Algorithmic aspects of disjunctive domination in graphs

TL;DR

This paper studies the disjunctive domination problem in graphs, providing efficient algorithms for some graph classes, proving NP-completeness in others, and establishing approximation bounds and complexity results.

Contribution

It introduces a linear time algorithm for proper interval graphs, proves NP-completeness in chordal graphs, and analyzes approximation and complexity for various graph classes.

Findings

Linear time algorithm for proper interval graphs

NP-completeness of DDDP in chordal graphs

Approximation algorithm with logarithmic ratio

Abstract

For a graph $G=(V,E)$, a set $D\subseteq V$ is called a \emph{disjunctive dominating set} of $G$ if for every vertex $v\in V\setminus D$, $v$ is either adjacent to a vertex of $D$ or has at least two vertices in $D$ at distance $2$ from it.

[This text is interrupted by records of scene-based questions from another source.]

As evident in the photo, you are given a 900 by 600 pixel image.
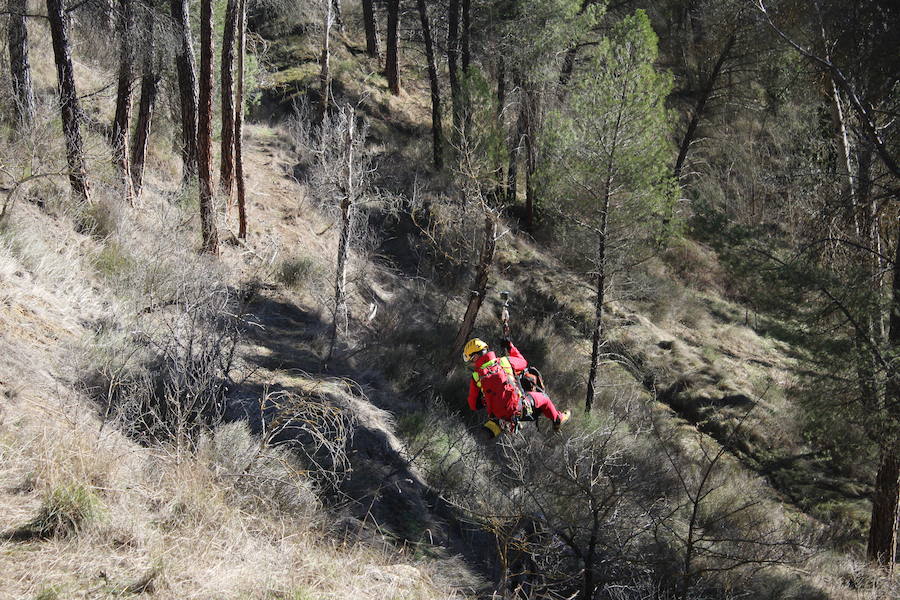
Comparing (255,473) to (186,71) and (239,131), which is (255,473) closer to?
(186,71)

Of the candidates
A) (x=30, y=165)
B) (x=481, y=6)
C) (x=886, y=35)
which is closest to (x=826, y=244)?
(x=886, y=35)

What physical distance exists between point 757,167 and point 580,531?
77.2 ft

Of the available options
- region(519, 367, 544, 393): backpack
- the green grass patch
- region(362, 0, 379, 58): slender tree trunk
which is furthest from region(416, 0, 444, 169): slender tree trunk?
region(519, 367, 544, 393): backpack

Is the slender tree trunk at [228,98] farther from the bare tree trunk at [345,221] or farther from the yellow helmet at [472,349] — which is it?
the yellow helmet at [472,349]

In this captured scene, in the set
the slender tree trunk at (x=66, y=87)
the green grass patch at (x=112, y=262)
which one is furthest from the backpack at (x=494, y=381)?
the slender tree trunk at (x=66, y=87)

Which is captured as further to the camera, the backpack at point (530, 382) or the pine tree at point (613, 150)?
the pine tree at point (613, 150)

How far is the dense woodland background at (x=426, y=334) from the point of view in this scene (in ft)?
18.3

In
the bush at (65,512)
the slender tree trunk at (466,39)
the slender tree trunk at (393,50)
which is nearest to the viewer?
the bush at (65,512)

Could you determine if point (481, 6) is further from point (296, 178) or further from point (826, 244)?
point (826, 244)

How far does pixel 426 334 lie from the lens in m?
15.4

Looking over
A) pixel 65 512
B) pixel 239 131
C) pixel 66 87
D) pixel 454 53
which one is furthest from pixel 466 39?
pixel 65 512

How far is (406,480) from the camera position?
891 centimetres

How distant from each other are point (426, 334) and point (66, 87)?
8.43 meters

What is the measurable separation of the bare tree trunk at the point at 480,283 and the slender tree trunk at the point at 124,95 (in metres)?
6.84
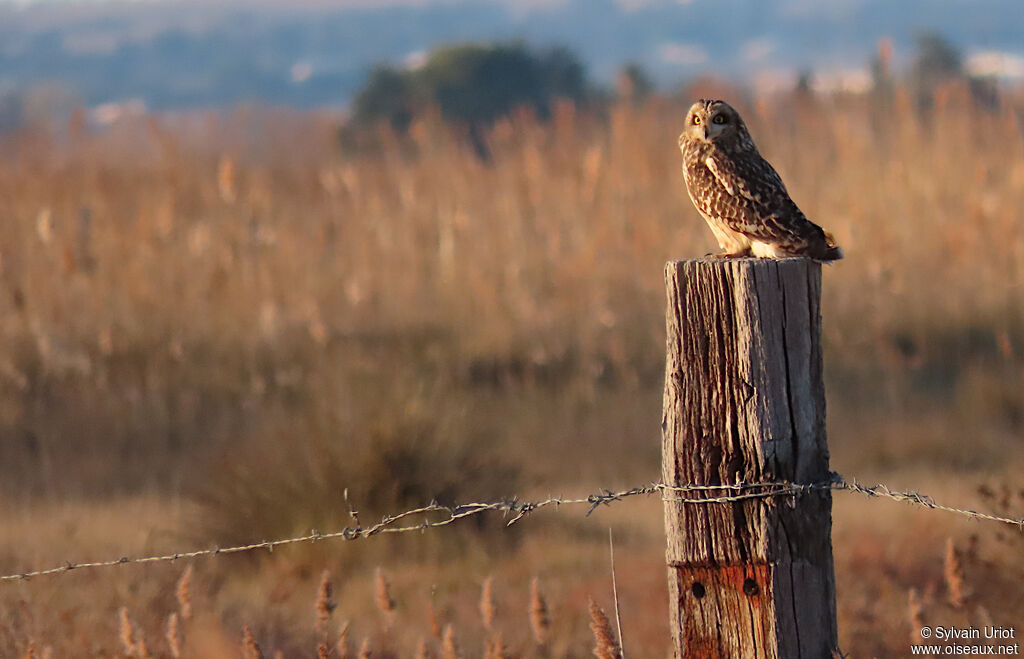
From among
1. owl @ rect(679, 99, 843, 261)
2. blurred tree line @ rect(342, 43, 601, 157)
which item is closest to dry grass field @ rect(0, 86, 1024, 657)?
owl @ rect(679, 99, 843, 261)

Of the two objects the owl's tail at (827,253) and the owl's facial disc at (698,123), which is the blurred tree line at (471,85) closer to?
the owl's facial disc at (698,123)

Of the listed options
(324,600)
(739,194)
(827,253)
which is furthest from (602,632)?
(739,194)

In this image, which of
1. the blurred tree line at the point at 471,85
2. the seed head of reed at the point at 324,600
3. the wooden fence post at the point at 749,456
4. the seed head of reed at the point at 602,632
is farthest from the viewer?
the blurred tree line at the point at 471,85

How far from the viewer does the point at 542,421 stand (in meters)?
8.65

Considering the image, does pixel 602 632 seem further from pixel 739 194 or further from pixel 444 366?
pixel 444 366

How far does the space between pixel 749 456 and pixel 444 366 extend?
21.1ft

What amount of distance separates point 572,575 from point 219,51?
8806 centimetres

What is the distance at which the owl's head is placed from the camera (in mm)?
3984

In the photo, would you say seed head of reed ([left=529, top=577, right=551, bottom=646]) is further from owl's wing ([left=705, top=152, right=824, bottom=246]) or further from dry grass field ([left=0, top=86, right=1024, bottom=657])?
owl's wing ([left=705, top=152, right=824, bottom=246])

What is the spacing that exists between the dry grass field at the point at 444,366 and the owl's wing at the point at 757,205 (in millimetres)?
1044

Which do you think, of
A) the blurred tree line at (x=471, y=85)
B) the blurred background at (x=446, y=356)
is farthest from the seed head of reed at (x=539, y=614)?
the blurred tree line at (x=471, y=85)

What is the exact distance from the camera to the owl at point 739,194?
→ 367 cm

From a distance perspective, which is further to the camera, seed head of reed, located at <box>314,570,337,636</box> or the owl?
the owl

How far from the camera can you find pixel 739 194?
3.79m
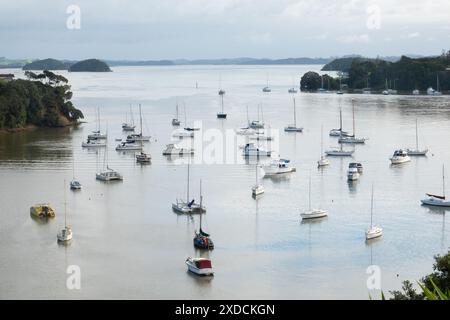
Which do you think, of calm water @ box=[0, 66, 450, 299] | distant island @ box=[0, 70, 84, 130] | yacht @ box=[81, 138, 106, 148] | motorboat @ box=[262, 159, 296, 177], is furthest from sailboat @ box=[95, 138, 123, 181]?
distant island @ box=[0, 70, 84, 130]

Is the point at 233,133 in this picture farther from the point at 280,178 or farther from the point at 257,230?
the point at 257,230

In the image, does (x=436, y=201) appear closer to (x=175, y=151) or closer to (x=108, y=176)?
(x=108, y=176)

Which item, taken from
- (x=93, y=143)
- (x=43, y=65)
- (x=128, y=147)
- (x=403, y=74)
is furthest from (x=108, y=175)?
(x=43, y=65)

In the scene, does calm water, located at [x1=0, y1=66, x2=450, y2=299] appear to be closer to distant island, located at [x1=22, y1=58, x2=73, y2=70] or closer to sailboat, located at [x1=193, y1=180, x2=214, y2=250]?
sailboat, located at [x1=193, y1=180, x2=214, y2=250]

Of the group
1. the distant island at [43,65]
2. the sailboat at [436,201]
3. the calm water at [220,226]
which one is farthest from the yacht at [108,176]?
the distant island at [43,65]

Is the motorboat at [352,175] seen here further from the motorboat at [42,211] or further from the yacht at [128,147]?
the yacht at [128,147]
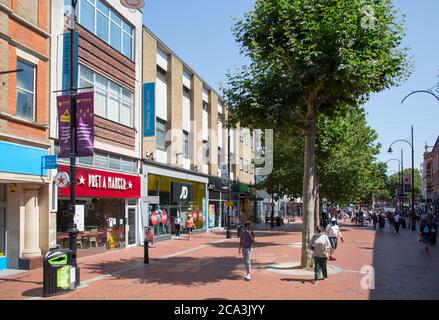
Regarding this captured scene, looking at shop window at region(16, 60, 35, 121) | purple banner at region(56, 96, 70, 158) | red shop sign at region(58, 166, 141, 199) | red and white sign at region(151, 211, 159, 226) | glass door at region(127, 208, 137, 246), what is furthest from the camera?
red and white sign at region(151, 211, 159, 226)

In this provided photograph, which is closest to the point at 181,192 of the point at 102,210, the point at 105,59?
the point at 102,210

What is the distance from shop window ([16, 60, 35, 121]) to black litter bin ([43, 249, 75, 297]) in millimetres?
5993

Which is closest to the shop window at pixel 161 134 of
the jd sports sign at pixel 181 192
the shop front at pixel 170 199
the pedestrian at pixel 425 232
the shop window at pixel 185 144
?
the shop front at pixel 170 199

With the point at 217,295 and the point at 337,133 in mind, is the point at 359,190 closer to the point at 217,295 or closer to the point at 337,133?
the point at 337,133

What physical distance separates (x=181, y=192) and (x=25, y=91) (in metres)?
15.6

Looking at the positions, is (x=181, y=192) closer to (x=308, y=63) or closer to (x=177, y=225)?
(x=177, y=225)

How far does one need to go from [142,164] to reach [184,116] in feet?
27.1

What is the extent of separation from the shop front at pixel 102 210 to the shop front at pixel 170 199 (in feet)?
3.44

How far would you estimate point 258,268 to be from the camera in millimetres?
15539

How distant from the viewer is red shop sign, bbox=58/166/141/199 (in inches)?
721

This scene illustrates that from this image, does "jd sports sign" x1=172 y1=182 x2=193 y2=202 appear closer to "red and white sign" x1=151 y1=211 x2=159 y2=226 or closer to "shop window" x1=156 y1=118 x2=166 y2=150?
"shop window" x1=156 y1=118 x2=166 y2=150

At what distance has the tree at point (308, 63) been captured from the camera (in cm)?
1353

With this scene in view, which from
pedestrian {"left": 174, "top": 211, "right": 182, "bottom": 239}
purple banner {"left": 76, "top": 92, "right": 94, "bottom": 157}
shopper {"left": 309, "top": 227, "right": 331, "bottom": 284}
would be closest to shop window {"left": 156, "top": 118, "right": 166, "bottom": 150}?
pedestrian {"left": 174, "top": 211, "right": 182, "bottom": 239}

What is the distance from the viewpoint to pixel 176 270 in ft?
50.7
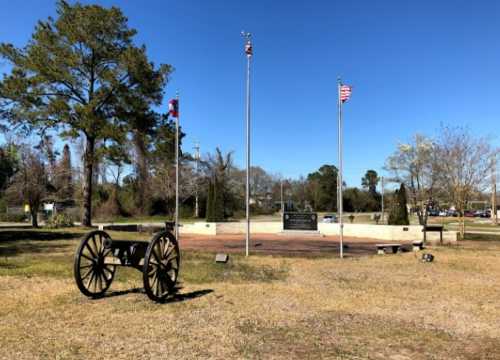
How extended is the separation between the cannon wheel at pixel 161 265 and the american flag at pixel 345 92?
8623 millimetres

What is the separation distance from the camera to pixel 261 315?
6.42m

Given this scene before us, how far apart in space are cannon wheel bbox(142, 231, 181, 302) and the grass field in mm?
259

The cardinality of a minimum disjunctive dominating set of $G$ is called the \emph{disjunctive domination number} of graph $G$, and is denoted by $\gamma_{2}^{d}(G)$. The \textsc{Minimum Disjunctive Domination Problem} (MDDP) is to find a disjunctive dominating set of cardinality $\gamma_{2}^{d}(G)$. Given a positive integer $k$ and a graph $G$, the \textsc{Disjunctive Domination Decision Problem} (DDDP) is to decide whether $G$ has a disjunctive dominating set of cardinality at most $k$. In this article, we first propose a linear time algorithm for MDDP in proper interval graphs. Next we tighten the NP-completeness of DDDP by showing that it remains NP-complete even in chordal graphs. We also propose a $(\ln(\Delta^{2}+\Delta+2)+1)$-approximation algorithm for MDDP in general graphs and prove that MDDP can not be approximated within $(1-\epsilon) \ln(|V|)$ for any $\epsilon>0$ unless NP $\subseteq$ DTIME$(|V|^{O(\log \log |V|)})$. Finally, we show that MDDP is APX-complete for bipartite graphs with maximum degree $3$.